There is more: Mrs Angry has a vision of a large call centre, mysteriously left with a huge budget deficit that no one wants to talk about, and now with, no this can't be right, several council departments all pushed into one service, with suitable staffing reductions, to makeup for the deficit and make customer services still financially attractive for outsourcing ... Oh dear, look, a pile of redundancy notices being slid under the desk. Back in the call centre, the phones are ringing and ringing ... here is a horrible, rude little man ringing up to complain about his road not being gritted, despite being a grade one priority and next to a church, and the whole world revolving around him and his monstrous ego, while an elderly woman whose husband has dementia and complex needs and wanting someone to talk to who understands her sense of desperation is being kept on hold for an hour and a half and then told by someone reading from a script to ring up a voluntary group to see if they can do anything to help, because the council won't. That can't be right, can it?

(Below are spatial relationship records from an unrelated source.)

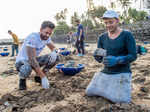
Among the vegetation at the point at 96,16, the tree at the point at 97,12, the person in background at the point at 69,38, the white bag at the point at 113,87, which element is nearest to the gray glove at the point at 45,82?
the white bag at the point at 113,87

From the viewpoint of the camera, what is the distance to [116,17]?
2.39 m

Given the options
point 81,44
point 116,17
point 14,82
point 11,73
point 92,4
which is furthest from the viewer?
point 92,4

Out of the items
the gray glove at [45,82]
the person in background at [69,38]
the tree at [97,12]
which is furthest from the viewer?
the tree at [97,12]

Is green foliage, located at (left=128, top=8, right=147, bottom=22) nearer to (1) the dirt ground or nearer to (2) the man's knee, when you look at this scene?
(1) the dirt ground

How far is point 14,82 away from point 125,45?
252cm

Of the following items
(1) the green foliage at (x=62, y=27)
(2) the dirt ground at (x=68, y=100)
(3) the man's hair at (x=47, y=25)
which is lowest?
(2) the dirt ground at (x=68, y=100)

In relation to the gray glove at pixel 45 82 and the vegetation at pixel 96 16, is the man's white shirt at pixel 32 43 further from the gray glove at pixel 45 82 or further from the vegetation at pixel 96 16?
the vegetation at pixel 96 16

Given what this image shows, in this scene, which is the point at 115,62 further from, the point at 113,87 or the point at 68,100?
the point at 68,100

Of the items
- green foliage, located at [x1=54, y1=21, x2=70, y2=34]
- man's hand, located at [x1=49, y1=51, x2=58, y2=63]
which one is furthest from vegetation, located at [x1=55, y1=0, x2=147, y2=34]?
man's hand, located at [x1=49, y1=51, x2=58, y2=63]

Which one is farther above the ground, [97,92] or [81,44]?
[81,44]

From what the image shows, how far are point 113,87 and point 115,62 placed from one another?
0.37 meters

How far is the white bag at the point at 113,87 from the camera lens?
2326 millimetres

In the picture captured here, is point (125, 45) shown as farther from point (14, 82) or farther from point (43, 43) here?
→ point (14, 82)

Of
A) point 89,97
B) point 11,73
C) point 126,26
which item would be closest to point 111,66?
point 89,97
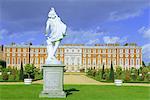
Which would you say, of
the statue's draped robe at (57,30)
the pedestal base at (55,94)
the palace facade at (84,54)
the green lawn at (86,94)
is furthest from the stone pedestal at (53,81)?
the palace facade at (84,54)

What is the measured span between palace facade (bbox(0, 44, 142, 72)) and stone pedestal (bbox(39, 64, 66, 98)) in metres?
58.4

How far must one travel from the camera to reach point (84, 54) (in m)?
71.8

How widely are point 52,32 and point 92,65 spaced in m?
60.6

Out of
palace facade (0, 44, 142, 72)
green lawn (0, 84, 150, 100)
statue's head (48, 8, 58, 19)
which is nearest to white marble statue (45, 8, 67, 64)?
statue's head (48, 8, 58, 19)

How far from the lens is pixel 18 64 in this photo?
70938 millimetres

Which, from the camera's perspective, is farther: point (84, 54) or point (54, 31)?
point (84, 54)

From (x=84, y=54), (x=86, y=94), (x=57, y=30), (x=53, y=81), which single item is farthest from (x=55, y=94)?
(x=84, y=54)

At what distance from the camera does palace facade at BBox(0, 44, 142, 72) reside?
70.2 meters

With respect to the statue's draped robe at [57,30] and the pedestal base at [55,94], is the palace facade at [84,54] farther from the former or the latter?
the pedestal base at [55,94]

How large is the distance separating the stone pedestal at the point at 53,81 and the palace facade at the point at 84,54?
192 ft

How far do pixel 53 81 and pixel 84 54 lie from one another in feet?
199

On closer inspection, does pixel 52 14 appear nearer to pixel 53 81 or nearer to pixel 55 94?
pixel 53 81

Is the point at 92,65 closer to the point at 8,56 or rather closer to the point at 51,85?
the point at 8,56

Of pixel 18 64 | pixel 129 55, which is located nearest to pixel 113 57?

Is there anyone else who wants to talk to us, spirit guide? Let them contact us through the medium of pyschic messaging, twitter DM or messaging. Mrs Angry is always happy to receive their guidance.

No need to cross Mrs Angry's palm with silver, senior officers and councillors of Broken Barnet: why not try to salve your heavy consciences and donate to a good cause: Children in Need:


Mr Mustard said...

Hello Mrs Angry

Could you also predict what stupid stunt someone with no idea of strategy will come up with next to attack the famous five Barnet bloggers? ( why do they attack "our bloggers" I thought they were proud of us ). The last one badly misfired.

Mrs Angry said...

Well, Mr Mustard: even the seer like vision of Mrs Angry cannot predict the full range of potential idiocy by the London Borough of Broken Barnet, and it would be unfair to spoil our fun by trying, I think.

ainelivia said...

.... just testing....

Mrs Angry said...

... welcome back annielivia! At last - changed the comments to pop up mode ...

Rog T said...

I'll make a prediction. Until someone competent starts running Barnet Council we're all fucked !

Oh sorry that's not a prediction, it's a statement of the bleedin' obvious, silly me

Citizen Barnet said...

Thanks, Mrs A. I am putting the finishing touches to issue 3 of 'Our Barnet', the newspaper of the Barnet Alliance for Public Services. (Issue 2 here:

Since this will be the last issue of this year (!), I'm capping it off with an item called 'Barnet 2012 -
what lies ahead?'

Less the jocularity, it does share some features with what you write here!

However, as all good palmists point out - Barnet blogger's favourite form of fortune-telling - we can intervene to affect our own fate.

I would therefore urge public sector trade unionists, for example, to join the strike to defend their pensions on 30 November; and Barnet residents generally to get involved in the various campaigns to defend their public services.